Task objective.
From the data below, report how many lines contain the word "actividades", giving the number and nothing else.

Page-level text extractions
-- Opening Marker --

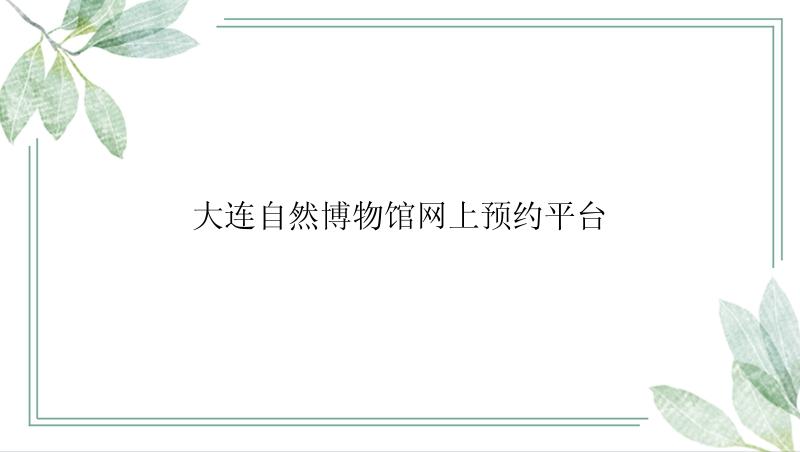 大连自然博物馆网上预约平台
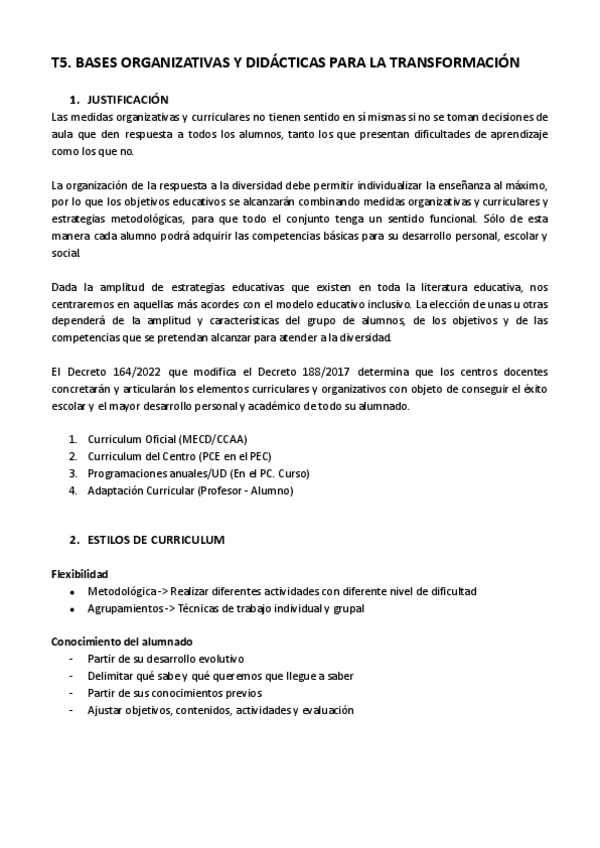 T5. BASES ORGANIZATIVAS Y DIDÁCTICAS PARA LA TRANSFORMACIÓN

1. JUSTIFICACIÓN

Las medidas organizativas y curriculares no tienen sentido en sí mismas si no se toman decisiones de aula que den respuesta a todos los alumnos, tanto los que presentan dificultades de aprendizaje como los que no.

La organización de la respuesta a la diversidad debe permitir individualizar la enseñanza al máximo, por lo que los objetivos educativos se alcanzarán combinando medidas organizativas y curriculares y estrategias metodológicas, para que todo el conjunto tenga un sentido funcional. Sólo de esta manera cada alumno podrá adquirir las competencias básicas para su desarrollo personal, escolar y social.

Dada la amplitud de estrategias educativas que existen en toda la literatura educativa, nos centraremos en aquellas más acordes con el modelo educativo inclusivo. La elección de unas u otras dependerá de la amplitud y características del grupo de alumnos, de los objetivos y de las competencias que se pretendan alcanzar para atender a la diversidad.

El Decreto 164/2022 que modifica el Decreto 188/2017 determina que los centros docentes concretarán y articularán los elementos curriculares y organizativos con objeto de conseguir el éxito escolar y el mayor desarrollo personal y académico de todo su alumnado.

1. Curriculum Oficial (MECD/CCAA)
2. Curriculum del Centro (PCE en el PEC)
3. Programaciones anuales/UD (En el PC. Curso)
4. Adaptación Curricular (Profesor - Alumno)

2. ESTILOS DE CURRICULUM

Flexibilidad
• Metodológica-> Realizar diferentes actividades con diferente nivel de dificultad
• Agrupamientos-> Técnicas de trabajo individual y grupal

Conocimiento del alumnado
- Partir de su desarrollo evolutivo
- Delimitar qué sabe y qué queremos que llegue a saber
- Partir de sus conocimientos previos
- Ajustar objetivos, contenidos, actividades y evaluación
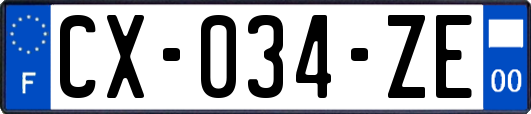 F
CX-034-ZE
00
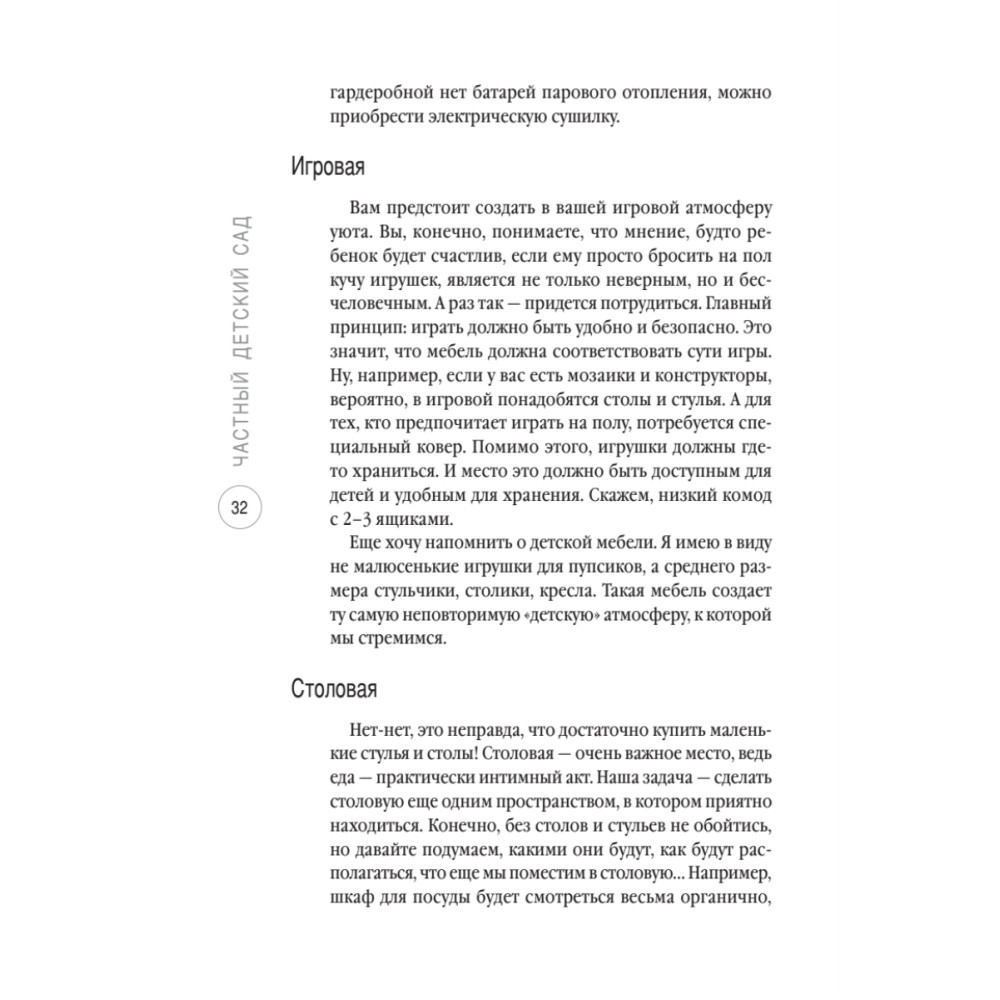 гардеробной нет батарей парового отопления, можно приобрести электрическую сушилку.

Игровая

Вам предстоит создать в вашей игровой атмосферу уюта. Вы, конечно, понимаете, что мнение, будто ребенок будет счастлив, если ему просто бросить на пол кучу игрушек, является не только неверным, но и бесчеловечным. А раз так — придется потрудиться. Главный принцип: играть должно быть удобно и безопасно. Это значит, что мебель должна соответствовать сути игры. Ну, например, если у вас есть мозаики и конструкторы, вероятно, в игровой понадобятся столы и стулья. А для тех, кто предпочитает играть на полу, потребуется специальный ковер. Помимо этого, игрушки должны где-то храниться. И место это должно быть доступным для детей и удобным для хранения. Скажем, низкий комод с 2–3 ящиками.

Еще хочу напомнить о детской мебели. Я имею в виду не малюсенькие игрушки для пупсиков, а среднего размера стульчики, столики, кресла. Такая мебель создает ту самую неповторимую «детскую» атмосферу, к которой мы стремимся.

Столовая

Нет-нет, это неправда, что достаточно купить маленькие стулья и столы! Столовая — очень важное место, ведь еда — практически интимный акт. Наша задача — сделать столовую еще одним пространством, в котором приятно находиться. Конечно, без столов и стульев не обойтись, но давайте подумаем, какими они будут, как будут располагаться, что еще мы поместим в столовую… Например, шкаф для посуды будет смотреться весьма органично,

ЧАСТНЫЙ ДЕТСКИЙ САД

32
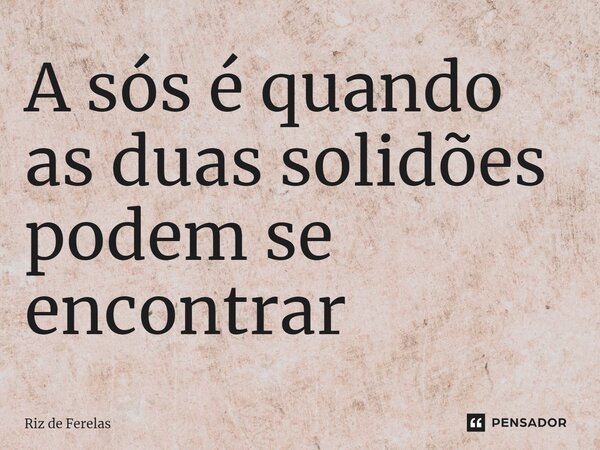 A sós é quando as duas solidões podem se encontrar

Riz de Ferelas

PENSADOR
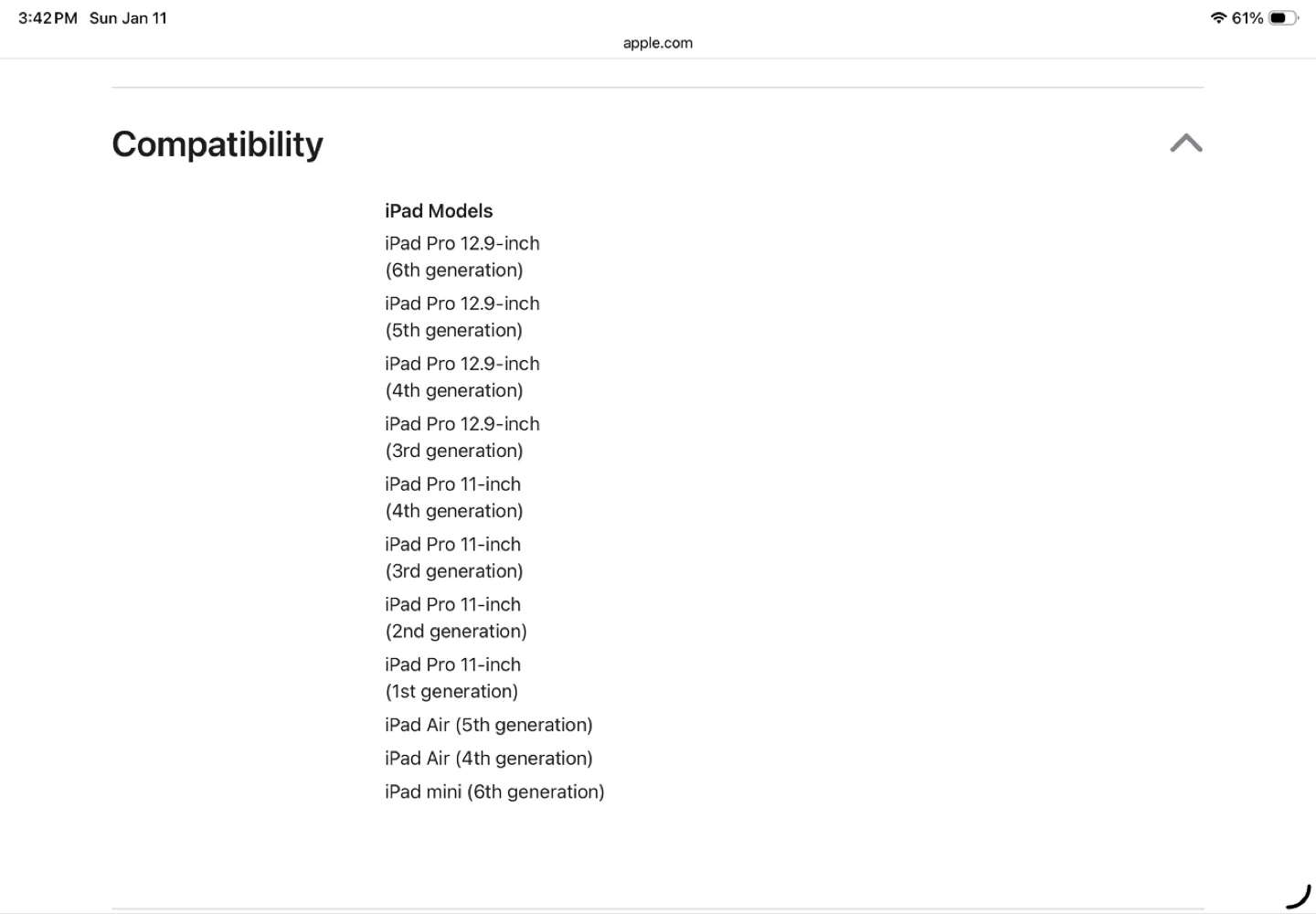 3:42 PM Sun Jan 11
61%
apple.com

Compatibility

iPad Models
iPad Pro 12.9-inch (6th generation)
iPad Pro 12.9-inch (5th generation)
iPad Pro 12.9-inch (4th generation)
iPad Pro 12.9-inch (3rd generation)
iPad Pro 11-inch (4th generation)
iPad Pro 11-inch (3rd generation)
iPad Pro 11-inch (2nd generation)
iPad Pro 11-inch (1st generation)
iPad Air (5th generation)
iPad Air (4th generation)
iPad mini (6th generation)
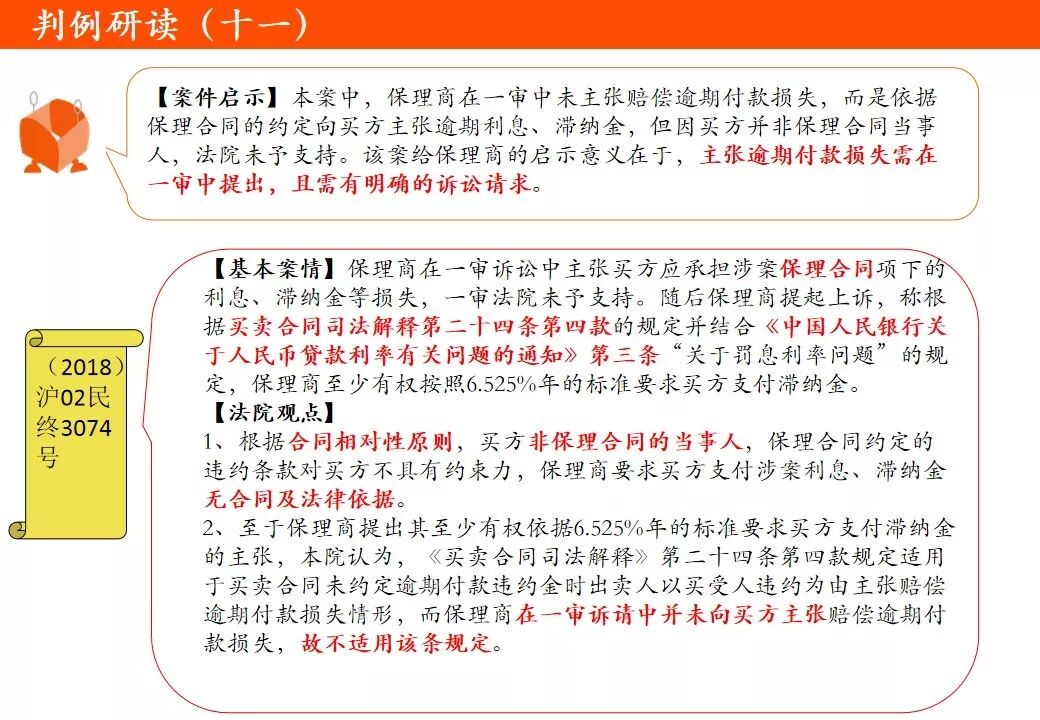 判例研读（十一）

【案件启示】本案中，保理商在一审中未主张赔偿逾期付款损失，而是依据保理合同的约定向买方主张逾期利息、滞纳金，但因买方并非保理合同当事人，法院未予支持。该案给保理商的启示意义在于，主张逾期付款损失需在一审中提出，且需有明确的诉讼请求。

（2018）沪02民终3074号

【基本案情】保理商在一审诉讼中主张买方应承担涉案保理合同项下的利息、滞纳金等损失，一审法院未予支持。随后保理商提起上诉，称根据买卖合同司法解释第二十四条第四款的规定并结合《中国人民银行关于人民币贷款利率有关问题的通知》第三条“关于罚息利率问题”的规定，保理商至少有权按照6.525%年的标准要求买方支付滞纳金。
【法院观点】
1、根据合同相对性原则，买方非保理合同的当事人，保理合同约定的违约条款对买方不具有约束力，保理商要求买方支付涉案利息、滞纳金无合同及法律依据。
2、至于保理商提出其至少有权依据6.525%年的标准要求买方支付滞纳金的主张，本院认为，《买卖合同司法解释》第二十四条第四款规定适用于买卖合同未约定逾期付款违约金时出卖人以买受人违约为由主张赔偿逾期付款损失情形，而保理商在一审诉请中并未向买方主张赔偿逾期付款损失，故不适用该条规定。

-- Closing Marker --

Response below.
2